* WHAT YOU WILL DO:
(a) In the excerpt on parkin activation, which mutation was introduced into the chimeric molecule to prevent pUb binding to the high affinity site on RING1?
(b) Write the next part of the excerpt on parkin activation, continuing after its last sentence.

* DOCUMENT EXTRACT:
We next asked if pUb could similarly release the RING2 domain and generate UbVS crosslinks. The assays used pUbΔG76 (pUb without the C-terminal glycine) for consistency with subsequent autoubiquitination assays where pUb interferes with the E2 discharging (Wauer et al, 2015b). Similar results were obtained with full-length pUb (Suppl. Figure S4). Surprisingly, pUbΔG76 was much more efficient than pUbl in producing crosslinks, which suggests that it has a higher affinity for the RING0 pUbl-binding site. Addition of pUbΔG76 to wild-type R0RBR led to detectable crosslinking at 20 µM and 50% at 200 µM. The R0RBR W403A mutant was again more sensitive with 50% crosslinking at 7 µM pUbΔG76 and 100% at higher concentrations. Assays with the K211N mutant confirmed that RING0 pUbl-site was required for pUb-induced crosslinks. In contrast, the mutations, H302A, A320R, and N273K, in the RING1 binding sites for pUb and the unphosphorylated Ubl domain had no effect on pUb activation of UbVS crosslinking (Suppl. Figure S4).
In a second set of assays, we measured autoubiquitination of GST-R0RBR parkin upon addition of pUbl or pUb (Figure 2C). In agreement with the UbVS assays, addition of pUbl in trans activated parkin ligase activity detected by loss of the unmodified GST-R0RBR parkin and the formation of higher molecular weight bands. pUb was again more efficient than pUbl in releasing parkin autoinhibition and required 10-fold lower concentrations for activation. To confirm the importance of the RING0 Ubl-binding site for parkin activation, we again used a K211N mutant. No autoubiquitination of K211N GST-R0RBR was observed even at 200 µM pUb (Figure 2C).
The UbVS and autoubiquitination assays used R0RBR parkin in complex with a stoichiometric amount of pUb bound to the RING1 site. To investigate possible coupling between the RING1 and RING0 sites, we repeated the pUbl titrations without pUb present. The UbVS assay showed a small decrease in the effectiveness of pUbl additions. W403A R0RBR complexed with pUb required roughly 20 µM pUbl to achieve 50% crosslinking (Figure 2A) while the sample without pUb required 50 µM pUbl (Figure 2D). Autoubiquitination assays showed a much larger difference. Approximately 10-fold more pUbl was required to activate GST-R0RBR parkin in the absence of pUb than in its presence (Figure 2C & 2E).
Increased local concentration enhances parkin activation by pUb
To compare activation by pUb and pUbl in the context of intact parkin, we designed a chimeric molecule in which the Ubl domain has been replaced by ubiquitin (Figure 3A). To prevent pUb binding to the high affinity site on RING1, we introduced the A320R mutation that disrupts the RING1 site (Wauer et al, 2015a). The chimeric protein could be phosphorylated by PINK1 (Figure 3B) and crosslinked to UbVS as efficiently as wild-type parkin (Figure 3C). The RING0 binding site was essential as the K211N mutation prevented crosslinking. Autoubiquitination assays showed that the chimera and wild-type parkin had identical ubiquitination activity when phosphorylated, and activity was again completely blocked by K211N mutation in the pUbl-binding site (Figure 3D). These results demonstrate that ubiquitin can fully replace the Ubl domain of parkin and, when phosphorylated, binds to RING0 to release the catalytic RING2 domain.

Collected data entries:

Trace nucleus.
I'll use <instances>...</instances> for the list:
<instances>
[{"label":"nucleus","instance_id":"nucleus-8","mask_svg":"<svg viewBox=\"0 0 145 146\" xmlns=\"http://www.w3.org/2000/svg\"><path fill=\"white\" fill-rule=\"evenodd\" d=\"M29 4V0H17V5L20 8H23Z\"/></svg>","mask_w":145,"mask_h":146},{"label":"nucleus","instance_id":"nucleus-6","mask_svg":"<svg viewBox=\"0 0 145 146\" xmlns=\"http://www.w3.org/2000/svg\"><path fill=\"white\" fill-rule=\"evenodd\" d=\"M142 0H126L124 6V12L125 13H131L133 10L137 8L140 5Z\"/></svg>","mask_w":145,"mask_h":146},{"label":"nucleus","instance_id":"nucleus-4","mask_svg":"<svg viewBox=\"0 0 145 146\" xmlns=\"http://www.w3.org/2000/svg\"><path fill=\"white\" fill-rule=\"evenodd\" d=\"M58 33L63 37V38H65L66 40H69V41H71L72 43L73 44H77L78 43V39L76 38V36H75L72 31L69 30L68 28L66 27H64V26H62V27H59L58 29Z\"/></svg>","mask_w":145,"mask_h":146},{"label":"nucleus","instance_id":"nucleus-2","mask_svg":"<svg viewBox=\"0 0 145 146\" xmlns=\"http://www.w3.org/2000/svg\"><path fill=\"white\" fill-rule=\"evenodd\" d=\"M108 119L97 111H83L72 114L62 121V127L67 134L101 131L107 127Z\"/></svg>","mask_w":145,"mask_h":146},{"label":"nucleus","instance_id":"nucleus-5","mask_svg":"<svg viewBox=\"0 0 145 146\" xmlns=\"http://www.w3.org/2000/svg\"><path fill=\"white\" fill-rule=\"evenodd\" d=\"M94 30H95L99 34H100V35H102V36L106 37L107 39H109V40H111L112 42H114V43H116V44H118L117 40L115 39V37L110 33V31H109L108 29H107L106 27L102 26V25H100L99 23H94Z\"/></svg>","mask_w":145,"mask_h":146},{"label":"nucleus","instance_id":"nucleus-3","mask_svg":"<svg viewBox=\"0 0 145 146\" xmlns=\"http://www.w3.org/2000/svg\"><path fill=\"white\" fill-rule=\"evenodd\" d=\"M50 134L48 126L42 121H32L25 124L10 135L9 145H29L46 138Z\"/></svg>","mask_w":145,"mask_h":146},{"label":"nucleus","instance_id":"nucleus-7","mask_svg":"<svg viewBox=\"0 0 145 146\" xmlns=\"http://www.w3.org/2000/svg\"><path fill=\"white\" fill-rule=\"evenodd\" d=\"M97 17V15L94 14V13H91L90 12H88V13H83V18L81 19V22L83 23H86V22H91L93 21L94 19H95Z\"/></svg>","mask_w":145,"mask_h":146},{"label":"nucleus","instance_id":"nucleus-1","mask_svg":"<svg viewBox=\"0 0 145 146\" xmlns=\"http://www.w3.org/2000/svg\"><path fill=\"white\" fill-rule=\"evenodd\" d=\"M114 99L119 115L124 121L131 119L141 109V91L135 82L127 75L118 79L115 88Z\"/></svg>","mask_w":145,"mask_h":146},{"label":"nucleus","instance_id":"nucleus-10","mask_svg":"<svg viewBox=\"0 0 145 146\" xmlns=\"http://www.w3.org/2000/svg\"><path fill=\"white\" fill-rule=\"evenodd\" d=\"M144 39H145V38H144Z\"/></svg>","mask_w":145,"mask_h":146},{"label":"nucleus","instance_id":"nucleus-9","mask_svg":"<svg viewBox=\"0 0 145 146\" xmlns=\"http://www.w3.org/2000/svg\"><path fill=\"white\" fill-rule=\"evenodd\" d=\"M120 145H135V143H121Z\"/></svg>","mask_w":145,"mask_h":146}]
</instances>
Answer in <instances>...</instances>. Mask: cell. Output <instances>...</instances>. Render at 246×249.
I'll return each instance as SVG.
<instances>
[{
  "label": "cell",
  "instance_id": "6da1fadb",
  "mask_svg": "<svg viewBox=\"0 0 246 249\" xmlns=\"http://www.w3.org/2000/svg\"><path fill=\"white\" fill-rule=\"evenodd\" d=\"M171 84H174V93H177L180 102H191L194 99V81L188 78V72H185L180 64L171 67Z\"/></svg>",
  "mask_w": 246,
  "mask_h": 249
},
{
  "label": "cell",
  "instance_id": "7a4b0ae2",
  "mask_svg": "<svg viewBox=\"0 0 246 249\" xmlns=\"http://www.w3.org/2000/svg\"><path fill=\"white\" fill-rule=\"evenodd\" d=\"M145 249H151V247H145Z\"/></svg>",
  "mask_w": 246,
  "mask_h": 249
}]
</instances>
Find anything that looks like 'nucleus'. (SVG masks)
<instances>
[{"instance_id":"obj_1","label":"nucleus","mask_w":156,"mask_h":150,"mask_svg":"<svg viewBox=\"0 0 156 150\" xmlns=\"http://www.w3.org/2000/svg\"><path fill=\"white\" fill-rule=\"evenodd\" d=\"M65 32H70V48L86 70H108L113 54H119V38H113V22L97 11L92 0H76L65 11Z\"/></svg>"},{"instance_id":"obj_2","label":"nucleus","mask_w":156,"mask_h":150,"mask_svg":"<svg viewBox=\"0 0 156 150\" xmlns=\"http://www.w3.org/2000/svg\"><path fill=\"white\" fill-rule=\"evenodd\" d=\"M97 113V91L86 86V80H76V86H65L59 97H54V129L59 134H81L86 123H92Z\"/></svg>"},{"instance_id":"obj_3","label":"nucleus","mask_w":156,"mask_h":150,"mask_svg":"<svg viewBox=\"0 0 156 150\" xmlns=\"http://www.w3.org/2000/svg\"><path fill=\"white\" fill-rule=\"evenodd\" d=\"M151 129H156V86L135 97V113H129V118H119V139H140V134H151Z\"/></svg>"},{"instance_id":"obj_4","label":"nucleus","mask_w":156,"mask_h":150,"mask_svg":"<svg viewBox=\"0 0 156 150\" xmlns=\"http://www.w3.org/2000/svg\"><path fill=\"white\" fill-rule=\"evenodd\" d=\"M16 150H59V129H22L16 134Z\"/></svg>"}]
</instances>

* ANSWERS TO THE EXERCISE:
(a) The A320R mutation.

(b)
On damaged mitochondria, PINK1 phosphorylation of ubiquitin molecules likely leads to an elevated local concentration of pUb. We used phosphorylated polyubiquitin chains to mimic the mitochondrial surface modified with multiple pUb molecules. Polyubiquitin chains can be phosphorylated by PINK1 in vitro and polyphosphorylated ubiquitin chains have been detected in cells following mitochondrial depolarization (Ordureau et al, 2014; Wauer et al, 2015b). The existence of two pUb-binding sites on parkin should lead to an increased affinity from cooperation between the sites. Binding of one end of a poly-pUb chain to the high-affinity RING1 site should bring a second pUb molecule in proximity to the low-affinity RING0 site. From modeling based on structures of activated parkin, we determined that the minimal chain length to bridge both pUb binding sites is tetra-pUb (Figure 4A; Suppl. Figure S5).
We conducted a UbVS assay with K6-linked tetra-pUb chains. Crosslinks were observed at 5 µM K6-linked (pUb)4, which is 10-fold lower than with monomeric pUb (Figure 4B). K6(pUb)4 chains were also more efficient in crosslinking the W403A mutant although the ability of the assay to measure activation by low concentrations was limited by the need for a stoichiometric amount of pUb chains. We also tested the ability of K6(pUb)4 chains to promote the autoubiquitination activity of GST-R0RBR parkin (Figure 4C). Robust autoubiquitination was observed at low concentrations of K6(pUb)4 chains and was dependent on the RING0 pUbl-binding site. No ubiquitination activity was observed with the K211N mutant.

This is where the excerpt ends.